The study of the origins of life is continuing, and is continuing to give us new insights. Consider this article, "The Origins of Life", from March, 2015. The subheadline on the article reads: "A new experimental system demonstrates that precursors of ribonucleotides, amino acids, and lipids may have simultaneously arisen from the same prebiotic chemistry." (Let me translate that: just as amino acids are one of the necessities for life, ribonucleotides and lipids are also in that category. "Prebiotic" means "from the period on Earth before there was life," and the article is summarizing research that shows that the molecules that turned into all of these basic ingredients of life may have formed at the same time, all from the same prebiotic soup.)
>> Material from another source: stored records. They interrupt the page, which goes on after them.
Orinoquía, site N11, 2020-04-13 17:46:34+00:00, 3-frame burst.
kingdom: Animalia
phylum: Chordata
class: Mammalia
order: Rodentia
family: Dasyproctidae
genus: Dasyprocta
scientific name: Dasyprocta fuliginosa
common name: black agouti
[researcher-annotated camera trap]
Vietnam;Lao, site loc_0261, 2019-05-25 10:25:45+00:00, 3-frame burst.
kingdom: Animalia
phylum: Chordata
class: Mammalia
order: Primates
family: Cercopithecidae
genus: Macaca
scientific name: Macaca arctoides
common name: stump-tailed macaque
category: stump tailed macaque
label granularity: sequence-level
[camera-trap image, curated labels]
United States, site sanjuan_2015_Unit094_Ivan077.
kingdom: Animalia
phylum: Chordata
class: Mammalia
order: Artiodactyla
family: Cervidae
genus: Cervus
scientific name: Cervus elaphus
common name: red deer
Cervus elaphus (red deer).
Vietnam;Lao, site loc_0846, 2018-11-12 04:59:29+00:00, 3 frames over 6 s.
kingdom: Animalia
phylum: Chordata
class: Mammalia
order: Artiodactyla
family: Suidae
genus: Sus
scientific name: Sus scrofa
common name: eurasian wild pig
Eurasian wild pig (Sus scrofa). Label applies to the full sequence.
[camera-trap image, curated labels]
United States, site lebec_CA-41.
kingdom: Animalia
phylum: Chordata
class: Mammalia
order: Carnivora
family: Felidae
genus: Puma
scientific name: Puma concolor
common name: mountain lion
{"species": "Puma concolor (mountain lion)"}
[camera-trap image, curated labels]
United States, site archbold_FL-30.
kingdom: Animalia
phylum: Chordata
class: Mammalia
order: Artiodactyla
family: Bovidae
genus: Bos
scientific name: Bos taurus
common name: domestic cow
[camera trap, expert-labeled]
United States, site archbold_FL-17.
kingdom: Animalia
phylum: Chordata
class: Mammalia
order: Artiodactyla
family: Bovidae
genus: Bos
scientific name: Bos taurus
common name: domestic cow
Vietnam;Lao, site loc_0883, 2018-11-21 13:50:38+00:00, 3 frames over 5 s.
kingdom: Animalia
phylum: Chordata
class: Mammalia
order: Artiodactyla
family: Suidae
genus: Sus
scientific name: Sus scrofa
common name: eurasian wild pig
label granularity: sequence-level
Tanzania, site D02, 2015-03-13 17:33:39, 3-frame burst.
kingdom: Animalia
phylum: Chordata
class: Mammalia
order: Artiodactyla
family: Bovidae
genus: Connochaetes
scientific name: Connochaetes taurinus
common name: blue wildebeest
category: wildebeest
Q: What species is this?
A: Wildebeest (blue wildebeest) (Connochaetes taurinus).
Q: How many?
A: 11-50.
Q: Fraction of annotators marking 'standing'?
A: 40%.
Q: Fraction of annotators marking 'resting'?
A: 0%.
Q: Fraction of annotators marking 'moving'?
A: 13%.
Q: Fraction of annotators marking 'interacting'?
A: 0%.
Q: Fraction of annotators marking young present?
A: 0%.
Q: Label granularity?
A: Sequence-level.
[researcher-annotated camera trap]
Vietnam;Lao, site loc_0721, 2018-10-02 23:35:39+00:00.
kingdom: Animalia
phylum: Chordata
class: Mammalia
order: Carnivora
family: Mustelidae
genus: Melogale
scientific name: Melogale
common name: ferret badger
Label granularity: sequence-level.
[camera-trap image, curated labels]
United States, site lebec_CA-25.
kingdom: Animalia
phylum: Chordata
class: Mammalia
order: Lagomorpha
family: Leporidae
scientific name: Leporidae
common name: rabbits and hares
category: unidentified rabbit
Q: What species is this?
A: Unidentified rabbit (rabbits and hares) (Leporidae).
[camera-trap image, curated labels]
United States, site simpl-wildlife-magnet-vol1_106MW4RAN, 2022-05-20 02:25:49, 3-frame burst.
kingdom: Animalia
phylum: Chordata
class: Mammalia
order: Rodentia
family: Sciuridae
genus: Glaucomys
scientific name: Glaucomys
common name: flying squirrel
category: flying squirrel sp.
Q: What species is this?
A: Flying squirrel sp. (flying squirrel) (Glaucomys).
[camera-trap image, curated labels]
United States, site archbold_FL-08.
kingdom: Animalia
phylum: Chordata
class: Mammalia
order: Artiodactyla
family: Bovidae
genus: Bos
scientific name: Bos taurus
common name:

Now let me address what I think are the most likely objections a theist will have to what I have been saying. If you, yourself, happen to be a theist, hold off on your objections and keep your mind open just a little longer, until I finish. The responses that I anticipate from theists are:
"None of this proves God didn't create life." My response to that is that I wasn't trying to prove that. I believe that no Supreme Creative Being exists, and all I am trying to do here is justify my maintaining that belief when faced with the existence of Life. I do not, personally, see a reason to insist God must have created Life, because I see alternative explanations. Those alternative explanations have acquired more weight as science learns more about the nature of Life, and about the conditions required for bringing Life into being from non-living materials that are available in the environment (as opposed to "out of nothing").
"But science isn't sure yet about those alternative explanations. There is a lot unknown, and a lot of scientists who disagree with each other even about the known parts." That is true, but unimportant. Theists believe that the fact that scientists have not completed their studies and found all the answers proves that science is inadequate for explaining the Mysteries. But that view is based on a misunderstanding theists have about science. Science is not a "source of answers," the way religion claims to be. It's not about giving answers to all questions. It is about trying to find answers to the questions. As such, it is a work in progress, and it always will be. Science isn't in the same category as religion, another "system of knowing." It is a mode of inquiry, and theists never quite seem to get a handle on that distinction.
"But my religion does give me assurance. It does answer the questions." My response: Fine, I'm happy for you, but also sad for you at the same time. When you, the theist, see some event or phenomenon that you don't understand, it is your habit to say, "God must have made that happen." To me, that is taking the lazy way out. Saying such a thing gives you an excuse not to think. Since thinking is something the human brain is very well-designed to do, choosing not to think is throwing away the marvelous ability you were born with. That is the part that makes me sad.
Okay, if you have objections other than those, you can go ahead and voice them now.